Supplied passage:
Reputation: 327
Have a webform that has an upload button to upload csv file then my code needs to parse the file and use the parsed data to insert into a SQL table. Is what I'm doing correct for the parse data to a List, it's not picking up the filename for the streamreader. Is this the most effective way to parse the data? Should I parse into to a datatable?
protected void UploadBtn_Click(object sender, EventArgs e)
{
if (FileUpload.HasFile)
{
string filename = Path.GetFileName(FileUpload.FileName);
List<string[]> ValuesToUpload = parseData(filename);
//if (!Directory.Exists(ConfigurationManager.AppSettings["temp_dir"].ToString().Trim()))

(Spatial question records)
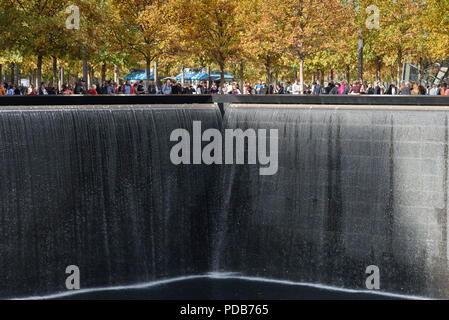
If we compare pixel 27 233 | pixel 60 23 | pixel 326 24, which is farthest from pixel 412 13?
pixel 27 233

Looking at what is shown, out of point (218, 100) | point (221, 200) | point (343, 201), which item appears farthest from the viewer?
point (218, 100)

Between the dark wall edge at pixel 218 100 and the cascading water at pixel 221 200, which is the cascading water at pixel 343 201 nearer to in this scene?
the cascading water at pixel 221 200

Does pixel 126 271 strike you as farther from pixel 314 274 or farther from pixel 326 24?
pixel 326 24

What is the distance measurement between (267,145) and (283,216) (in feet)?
7.87

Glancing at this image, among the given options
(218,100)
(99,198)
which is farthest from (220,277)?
(218,100)

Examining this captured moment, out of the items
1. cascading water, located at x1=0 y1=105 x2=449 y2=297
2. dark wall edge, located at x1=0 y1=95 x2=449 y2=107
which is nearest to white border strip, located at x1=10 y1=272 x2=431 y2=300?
cascading water, located at x1=0 y1=105 x2=449 y2=297

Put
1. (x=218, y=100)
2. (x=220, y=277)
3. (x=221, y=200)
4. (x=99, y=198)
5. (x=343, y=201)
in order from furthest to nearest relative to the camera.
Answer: (x=218, y=100), (x=221, y=200), (x=220, y=277), (x=343, y=201), (x=99, y=198)

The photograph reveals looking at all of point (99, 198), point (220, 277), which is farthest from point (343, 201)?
point (99, 198)

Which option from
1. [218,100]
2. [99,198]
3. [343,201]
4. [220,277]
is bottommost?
[220,277]

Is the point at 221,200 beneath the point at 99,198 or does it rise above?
beneath

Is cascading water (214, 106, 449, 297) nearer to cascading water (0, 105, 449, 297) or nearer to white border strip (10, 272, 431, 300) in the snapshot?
cascading water (0, 105, 449, 297)

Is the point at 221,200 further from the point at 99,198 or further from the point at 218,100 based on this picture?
the point at 99,198

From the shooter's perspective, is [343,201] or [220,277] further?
[220,277]

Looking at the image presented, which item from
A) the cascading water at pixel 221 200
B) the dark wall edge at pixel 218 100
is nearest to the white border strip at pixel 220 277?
the cascading water at pixel 221 200
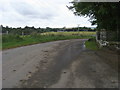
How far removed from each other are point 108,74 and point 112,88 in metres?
1.65

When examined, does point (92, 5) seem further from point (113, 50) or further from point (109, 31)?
point (109, 31)

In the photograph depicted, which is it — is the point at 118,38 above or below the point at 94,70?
above

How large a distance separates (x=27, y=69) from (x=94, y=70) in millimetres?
2866

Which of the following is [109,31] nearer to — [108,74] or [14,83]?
[108,74]

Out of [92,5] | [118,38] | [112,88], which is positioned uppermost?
[92,5]

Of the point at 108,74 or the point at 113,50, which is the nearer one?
the point at 108,74

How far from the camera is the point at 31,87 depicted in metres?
5.39

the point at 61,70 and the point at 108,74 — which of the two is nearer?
the point at 108,74

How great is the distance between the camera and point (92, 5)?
438 inches

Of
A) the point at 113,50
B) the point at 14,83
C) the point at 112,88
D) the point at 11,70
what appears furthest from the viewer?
the point at 113,50

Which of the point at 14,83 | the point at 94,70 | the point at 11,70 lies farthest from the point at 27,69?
the point at 94,70

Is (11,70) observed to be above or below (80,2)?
below

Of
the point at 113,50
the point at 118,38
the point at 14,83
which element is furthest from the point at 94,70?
the point at 118,38

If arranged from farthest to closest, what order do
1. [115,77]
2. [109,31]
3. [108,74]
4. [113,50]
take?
[109,31] < [113,50] < [108,74] < [115,77]
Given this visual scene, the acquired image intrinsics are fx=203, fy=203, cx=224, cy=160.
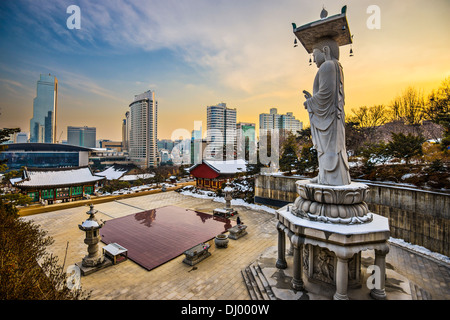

What you have to do: Reproduce the entire forum post above about uploading and parsing a CSV file, word for word.

Finished task:
Reputation: 327
Have a webform that has an upload button to upload csv file then my code needs to parse the file and use the parsed data to insert into a SQL table. Is what I'm doing correct for the parse data to a List, it's not picking up the filename for the streamreader. Is this the most effective way to parse the data? Should I parse into to a datatable?
protected void UploadBtn_Click(object sender, EventArgs e)
{
if (FileUpload.HasFile)
{
string filename = Path.GetFileName(FileUpload.FileName);
List<string[]> ValuesToUpload = parseData(filename);
//if (!Directory.Exists(ConfigurationManager.AppSettings["temp_dir"].ToString().Trim()))